Wikileaks zeigt die Vor- und Nachteile des Internets. Es steht für eine Demokratisierung und Dezentralisierung der Information. Für die Aufdeckung von Missständen bei Gewährung von Anonymität der Whistleblower. Für einen Einbezug der Nutzerinnen und Nutzer in einem kollektiven Kampf für mehr Transparenz und gegen Machtmissbrauch. Doch gleichzeitig bleiben dabei Verantwortung und Überprüfbarkeit auf der Strecke. Die Einordnung und Gewichtung von Information wird den Benutzerinnen und Benutzern überlassen, Quantität steht vor Qualität.

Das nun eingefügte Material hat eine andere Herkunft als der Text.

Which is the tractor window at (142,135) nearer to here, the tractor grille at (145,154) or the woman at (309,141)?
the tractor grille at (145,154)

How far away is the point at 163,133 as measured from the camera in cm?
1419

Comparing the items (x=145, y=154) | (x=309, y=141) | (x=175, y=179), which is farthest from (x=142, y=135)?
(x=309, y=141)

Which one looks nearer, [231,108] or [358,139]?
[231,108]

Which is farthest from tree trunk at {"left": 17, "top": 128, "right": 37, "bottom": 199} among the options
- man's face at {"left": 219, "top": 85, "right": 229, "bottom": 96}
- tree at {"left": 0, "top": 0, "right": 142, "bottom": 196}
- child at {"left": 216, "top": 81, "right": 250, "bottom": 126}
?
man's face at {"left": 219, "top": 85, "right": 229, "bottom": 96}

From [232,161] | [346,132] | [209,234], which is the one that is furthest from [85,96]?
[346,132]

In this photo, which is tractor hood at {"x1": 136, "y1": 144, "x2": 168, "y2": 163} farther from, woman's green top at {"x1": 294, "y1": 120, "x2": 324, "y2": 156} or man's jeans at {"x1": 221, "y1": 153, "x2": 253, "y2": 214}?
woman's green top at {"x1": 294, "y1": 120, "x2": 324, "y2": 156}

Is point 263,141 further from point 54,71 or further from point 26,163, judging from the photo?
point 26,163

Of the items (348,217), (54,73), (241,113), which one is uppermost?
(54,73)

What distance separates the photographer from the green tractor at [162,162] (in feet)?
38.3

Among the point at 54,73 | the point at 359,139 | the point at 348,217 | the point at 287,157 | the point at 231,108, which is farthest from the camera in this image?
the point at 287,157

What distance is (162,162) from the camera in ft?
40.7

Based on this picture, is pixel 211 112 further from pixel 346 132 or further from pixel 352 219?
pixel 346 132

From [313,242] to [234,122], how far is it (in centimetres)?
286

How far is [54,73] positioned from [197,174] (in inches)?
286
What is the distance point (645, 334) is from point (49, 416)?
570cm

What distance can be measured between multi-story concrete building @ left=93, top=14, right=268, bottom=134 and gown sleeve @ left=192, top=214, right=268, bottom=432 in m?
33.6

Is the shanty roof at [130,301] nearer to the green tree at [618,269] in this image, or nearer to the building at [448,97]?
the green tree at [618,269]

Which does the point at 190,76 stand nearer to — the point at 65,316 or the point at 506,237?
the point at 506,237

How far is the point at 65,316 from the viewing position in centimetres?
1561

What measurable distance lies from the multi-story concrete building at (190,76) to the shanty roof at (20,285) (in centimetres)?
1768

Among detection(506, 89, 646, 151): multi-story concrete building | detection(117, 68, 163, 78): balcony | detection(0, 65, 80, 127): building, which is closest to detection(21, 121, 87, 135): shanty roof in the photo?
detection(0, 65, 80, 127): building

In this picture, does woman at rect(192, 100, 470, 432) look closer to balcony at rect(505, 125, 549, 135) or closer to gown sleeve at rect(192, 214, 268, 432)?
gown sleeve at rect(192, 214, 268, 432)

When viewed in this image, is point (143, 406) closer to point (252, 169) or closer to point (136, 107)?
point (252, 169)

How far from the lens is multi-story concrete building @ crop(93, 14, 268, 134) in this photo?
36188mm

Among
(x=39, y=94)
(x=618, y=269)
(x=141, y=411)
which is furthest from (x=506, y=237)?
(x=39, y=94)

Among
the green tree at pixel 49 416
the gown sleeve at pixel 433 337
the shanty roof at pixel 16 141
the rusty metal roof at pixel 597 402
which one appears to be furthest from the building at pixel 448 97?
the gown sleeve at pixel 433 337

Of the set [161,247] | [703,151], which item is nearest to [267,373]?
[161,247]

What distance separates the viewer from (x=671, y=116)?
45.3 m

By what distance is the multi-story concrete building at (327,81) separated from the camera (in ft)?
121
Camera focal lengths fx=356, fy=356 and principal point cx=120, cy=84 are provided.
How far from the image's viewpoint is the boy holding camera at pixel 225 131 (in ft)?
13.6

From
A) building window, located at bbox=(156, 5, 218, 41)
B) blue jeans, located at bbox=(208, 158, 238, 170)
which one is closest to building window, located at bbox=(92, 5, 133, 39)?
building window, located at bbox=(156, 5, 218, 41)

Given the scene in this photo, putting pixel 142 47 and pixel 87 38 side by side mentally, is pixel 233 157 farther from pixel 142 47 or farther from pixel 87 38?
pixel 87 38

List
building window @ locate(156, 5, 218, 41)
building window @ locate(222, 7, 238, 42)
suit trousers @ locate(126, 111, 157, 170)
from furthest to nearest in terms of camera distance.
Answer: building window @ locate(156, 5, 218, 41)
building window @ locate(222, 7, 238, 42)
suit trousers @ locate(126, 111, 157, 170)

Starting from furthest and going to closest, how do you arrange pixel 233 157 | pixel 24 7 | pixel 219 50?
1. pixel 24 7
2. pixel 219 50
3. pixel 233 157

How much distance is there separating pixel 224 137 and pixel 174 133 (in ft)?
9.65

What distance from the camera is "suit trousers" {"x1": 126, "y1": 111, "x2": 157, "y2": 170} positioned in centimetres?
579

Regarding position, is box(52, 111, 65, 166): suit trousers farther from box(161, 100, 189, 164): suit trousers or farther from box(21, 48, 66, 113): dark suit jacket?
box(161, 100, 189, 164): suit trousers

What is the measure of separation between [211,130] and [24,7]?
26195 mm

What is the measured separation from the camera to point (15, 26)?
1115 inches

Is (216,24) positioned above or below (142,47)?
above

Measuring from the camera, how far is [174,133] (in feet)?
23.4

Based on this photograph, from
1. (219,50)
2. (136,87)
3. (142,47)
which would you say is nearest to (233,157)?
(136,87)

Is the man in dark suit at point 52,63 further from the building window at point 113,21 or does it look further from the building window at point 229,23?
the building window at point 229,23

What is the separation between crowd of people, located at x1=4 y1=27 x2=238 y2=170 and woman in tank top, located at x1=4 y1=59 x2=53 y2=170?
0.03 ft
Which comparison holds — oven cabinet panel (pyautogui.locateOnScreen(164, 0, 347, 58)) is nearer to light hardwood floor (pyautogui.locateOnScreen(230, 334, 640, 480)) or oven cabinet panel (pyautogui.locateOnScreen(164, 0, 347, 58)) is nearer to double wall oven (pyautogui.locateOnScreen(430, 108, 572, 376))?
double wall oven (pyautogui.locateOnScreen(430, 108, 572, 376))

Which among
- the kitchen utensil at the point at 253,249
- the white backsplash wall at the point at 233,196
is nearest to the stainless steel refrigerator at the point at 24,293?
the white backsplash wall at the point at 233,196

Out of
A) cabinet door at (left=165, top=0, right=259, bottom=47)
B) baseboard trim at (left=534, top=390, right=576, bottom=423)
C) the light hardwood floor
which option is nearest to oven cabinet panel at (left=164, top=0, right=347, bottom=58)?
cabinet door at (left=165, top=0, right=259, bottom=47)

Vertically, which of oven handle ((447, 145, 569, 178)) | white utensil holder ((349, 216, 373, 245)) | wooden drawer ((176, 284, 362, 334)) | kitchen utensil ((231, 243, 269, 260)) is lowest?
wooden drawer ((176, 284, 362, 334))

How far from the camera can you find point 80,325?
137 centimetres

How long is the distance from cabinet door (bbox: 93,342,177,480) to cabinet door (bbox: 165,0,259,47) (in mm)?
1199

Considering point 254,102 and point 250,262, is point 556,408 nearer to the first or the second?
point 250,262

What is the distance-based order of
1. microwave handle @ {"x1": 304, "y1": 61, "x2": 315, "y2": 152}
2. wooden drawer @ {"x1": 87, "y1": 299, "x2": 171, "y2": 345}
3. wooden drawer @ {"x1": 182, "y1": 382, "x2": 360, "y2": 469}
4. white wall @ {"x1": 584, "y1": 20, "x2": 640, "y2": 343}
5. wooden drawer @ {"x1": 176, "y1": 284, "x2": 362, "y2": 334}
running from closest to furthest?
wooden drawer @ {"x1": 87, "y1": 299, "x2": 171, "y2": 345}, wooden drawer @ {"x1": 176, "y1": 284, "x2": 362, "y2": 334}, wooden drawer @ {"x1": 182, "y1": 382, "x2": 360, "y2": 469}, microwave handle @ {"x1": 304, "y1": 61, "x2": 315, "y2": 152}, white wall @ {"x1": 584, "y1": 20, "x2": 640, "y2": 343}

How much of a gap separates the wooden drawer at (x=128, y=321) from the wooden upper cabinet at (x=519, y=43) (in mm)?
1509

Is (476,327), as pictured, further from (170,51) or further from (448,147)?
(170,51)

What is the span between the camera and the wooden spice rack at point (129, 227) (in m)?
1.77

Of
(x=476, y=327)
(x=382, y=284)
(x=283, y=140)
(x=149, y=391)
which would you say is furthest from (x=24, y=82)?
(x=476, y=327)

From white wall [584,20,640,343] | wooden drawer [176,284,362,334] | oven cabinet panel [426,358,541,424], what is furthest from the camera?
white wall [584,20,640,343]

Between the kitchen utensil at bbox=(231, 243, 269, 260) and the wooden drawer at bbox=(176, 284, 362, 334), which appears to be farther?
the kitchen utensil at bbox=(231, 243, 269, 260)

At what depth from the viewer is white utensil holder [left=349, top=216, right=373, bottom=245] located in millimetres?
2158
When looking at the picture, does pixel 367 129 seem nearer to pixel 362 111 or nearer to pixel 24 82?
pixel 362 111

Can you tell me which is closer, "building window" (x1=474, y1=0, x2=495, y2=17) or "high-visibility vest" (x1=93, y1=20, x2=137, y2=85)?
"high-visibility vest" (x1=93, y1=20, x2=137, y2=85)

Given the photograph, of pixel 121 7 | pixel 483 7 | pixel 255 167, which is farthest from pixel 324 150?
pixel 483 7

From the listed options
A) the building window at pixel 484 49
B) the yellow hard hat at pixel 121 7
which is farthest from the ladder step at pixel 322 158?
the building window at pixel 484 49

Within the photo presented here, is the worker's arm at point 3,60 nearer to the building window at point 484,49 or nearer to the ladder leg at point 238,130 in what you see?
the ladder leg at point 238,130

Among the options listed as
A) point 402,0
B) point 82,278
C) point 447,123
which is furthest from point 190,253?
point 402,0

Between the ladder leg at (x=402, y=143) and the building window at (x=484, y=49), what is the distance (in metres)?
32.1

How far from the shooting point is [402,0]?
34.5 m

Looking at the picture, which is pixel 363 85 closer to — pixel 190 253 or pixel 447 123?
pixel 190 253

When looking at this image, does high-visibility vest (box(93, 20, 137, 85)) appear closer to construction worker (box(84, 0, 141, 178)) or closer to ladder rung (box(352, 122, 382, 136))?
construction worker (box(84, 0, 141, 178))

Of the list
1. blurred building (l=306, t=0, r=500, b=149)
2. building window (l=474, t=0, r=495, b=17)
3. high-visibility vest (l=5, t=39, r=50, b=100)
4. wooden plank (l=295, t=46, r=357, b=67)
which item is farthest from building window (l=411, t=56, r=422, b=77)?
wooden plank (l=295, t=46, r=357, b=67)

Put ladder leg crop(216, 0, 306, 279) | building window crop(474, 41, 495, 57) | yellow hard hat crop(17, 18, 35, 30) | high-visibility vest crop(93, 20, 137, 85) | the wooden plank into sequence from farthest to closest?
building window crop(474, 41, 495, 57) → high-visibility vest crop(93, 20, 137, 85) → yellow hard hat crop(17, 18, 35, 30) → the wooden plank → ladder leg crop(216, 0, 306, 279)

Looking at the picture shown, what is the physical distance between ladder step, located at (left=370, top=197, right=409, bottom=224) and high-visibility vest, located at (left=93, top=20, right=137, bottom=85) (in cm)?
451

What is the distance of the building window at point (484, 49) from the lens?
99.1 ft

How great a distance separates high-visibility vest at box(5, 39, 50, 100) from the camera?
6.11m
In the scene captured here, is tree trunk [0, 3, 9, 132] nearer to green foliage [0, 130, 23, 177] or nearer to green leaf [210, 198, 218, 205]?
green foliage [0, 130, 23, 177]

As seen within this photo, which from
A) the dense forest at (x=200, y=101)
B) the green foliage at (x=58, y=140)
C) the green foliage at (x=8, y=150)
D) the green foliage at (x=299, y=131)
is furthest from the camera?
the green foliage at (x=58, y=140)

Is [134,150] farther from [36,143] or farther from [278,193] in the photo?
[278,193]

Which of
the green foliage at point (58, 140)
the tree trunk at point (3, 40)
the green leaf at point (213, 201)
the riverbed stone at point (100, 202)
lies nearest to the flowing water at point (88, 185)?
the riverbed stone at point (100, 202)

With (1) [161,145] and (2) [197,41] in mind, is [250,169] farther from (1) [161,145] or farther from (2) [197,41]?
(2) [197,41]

Vor rund zwei Wochen war ich an einem Anlass der parlamentarischen Gruppe «Journalismus und Demokratie». Dabei wurde viel über die negativen Auswirkungen der Digitalisierung auf die Medien geklagt. Vieles dabei war zwar richtig. Aber der ganze verbreitete Kulturpessismus erinnerte mich plötzlich an die neoliberale Geschichte vom Heizer auf der Elektrolok. Die englischen Gewerkschaften seien in den 1970er-Jahren so mächtig gewesen, dass sie durchsetzen konnten, dass auch bei den Elektroloks jeweils noch ein Heizer an Bord war. Und so kam ich mir ein wenig vor da: Als seien wir alles Heizer auf der Elektrolok. Dinosaurier nach dem Meteoriteneinschlag. Eine aussterbende Gattung, die sich noch mit letzten Zuckungen gegen das Unvermeidliche wehrt.

Der Journalismus wird sich stark verändern in den nächsten Jahren und gewiss nicht nur zum Guten. Aber Wikileaks zeigt denn auch, dass es ihn immer noch braucht.